§ Exercise aim:
Print the range of lines that opens with the line containing "Which better describes" and closes with the last line of the listing. Include both ends; print nothing more.

Spatial question entries
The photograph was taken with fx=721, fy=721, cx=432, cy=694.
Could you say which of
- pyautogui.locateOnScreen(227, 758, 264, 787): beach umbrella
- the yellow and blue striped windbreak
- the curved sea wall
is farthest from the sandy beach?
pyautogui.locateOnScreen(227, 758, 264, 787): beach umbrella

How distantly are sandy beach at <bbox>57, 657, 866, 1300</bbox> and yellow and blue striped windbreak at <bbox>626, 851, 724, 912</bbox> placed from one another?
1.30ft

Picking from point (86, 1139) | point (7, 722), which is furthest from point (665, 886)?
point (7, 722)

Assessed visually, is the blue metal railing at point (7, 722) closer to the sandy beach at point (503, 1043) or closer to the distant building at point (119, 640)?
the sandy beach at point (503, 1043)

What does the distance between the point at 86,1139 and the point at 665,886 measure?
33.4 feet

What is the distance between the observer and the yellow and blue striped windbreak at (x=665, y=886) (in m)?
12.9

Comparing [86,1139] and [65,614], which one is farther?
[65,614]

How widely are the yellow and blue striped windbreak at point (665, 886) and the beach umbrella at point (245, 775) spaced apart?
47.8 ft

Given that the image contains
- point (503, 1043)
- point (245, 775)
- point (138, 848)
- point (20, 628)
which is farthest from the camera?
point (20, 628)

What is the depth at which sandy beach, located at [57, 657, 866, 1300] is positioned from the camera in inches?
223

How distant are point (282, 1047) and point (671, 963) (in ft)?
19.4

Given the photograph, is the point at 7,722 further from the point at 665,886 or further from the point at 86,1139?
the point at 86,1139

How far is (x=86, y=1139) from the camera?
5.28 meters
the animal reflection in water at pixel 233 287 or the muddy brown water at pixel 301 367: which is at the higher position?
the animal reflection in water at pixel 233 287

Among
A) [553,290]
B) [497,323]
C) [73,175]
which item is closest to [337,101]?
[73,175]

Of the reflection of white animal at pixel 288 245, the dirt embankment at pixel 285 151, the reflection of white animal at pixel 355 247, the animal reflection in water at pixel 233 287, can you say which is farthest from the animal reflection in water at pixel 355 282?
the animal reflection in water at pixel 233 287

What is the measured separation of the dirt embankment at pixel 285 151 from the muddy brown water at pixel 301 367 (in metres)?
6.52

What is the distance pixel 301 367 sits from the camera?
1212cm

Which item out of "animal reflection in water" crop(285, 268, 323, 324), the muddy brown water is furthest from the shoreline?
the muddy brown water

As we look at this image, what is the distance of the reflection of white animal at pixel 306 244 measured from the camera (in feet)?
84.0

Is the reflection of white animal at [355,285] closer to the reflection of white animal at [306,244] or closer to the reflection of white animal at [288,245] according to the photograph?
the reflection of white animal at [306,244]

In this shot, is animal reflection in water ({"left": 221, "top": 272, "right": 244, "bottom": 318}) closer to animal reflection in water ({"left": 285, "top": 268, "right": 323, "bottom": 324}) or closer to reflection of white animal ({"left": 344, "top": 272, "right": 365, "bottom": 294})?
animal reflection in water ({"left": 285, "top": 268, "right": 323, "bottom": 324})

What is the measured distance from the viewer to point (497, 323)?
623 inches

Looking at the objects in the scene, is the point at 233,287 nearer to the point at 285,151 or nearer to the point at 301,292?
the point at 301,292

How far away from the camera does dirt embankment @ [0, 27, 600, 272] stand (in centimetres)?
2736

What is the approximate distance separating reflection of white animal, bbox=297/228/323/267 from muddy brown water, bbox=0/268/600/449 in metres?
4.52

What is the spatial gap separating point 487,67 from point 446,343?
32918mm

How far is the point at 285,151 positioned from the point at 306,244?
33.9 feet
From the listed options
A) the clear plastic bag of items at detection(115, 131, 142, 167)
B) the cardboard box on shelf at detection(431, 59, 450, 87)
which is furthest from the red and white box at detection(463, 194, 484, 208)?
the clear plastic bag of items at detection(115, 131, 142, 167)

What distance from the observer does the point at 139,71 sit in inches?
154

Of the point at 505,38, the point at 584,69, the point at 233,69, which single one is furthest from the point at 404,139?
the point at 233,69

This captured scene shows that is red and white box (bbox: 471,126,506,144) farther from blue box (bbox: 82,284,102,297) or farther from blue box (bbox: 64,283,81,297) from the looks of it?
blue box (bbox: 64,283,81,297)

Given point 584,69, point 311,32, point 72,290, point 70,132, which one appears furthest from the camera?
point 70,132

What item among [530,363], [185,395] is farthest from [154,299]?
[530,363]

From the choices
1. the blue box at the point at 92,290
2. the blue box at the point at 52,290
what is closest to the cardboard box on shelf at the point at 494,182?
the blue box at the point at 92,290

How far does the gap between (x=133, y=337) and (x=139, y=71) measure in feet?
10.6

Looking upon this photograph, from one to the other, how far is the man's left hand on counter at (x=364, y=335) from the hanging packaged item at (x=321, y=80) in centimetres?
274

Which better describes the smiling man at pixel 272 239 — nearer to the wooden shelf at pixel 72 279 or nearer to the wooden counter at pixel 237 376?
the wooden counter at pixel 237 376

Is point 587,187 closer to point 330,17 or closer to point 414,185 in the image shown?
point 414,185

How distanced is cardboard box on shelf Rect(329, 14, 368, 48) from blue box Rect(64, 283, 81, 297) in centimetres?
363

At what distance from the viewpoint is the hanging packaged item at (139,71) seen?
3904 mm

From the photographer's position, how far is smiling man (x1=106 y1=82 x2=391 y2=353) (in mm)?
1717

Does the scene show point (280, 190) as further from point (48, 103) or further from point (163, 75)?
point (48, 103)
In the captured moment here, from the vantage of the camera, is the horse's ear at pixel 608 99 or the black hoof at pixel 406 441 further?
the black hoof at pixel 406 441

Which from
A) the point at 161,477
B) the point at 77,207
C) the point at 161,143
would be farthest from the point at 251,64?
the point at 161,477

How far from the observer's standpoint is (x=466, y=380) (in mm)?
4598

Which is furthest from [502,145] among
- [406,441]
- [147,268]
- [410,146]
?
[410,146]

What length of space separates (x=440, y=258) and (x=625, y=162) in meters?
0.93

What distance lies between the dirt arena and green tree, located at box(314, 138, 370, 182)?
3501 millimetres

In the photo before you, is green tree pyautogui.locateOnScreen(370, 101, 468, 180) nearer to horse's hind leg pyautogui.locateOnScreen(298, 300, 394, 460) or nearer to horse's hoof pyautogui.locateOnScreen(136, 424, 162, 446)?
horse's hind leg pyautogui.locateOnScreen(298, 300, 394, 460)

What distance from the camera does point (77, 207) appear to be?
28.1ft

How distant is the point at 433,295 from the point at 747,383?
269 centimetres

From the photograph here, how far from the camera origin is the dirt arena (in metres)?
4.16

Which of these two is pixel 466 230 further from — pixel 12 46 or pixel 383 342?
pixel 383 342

§ Expected answer:
Which better describes the smiling man at pixel 272 239 — nearer to the wooden shelf at pixel 72 279 or nearer to the wooden counter at pixel 237 376?
the wooden counter at pixel 237 376

Is point 587,187 closer to point 330,17 or closer to point 414,185 in the image shown?
point 414,185

How distanced is cardboard box on shelf Rect(329, 14, 368, 48) from blue box Rect(64, 283, 81, 297) in centimetres?
363

At what distance from the viewpoint is the hanging packaged item at (139,71) seen?
3904 mm

From the photographer's position, how far is smiling man (x1=106 y1=82 x2=391 y2=353) (in mm)?
1717

Does the scene show point (280, 190) as further from point (48, 103) or further from point (163, 75)?
point (48, 103)
In the captured moment here, from the vantage of the camera, is the horse's ear at pixel 608 99 or the black hoof at pixel 406 441 further?
the black hoof at pixel 406 441

Which from
A) the point at 161,477
B) the point at 77,207
C) the point at 161,143
would be farthest from the point at 251,64?
the point at 161,477

How far from the observer's standpoint is (x=466, y=380) (in mm)?
4598

Which is furthest from [502,145] among
- [406,441]
- [147,268]
- [410,146]
?
[410,146]

What length of space separates (x=440, y=258) and (x=625, y=162) in meters?
0.93

What distance lies between the dirt arena and green tree, located at box(314, 138, 370, 182)?
3501 millimetres

In the photo before you, is green tree pyautogui.locateOnScreen(370, 101, 468, 180) nearer to horse's hind leg pyautogui.locateOnScreen(298, 300, 394, 460) or nearer to horse's hoof pyautogui.locateOnScreen(136, 424, 162, 446)?
horse's hind leg pyautogui.locateOnScreen(298, 300, 394, 460)

What distance from the camera does point (77, 207) appear to be?
28.1ft

How distant is the point at 433,295 from the point at 747,383?
269 centimetres

From the photograph here, how far from the camera origin is the dirt arena (in metres)?
4.16

Which of these two is pixel 466 230 further from — pixel 12 46 or pixel 383 342?
pixel 383 342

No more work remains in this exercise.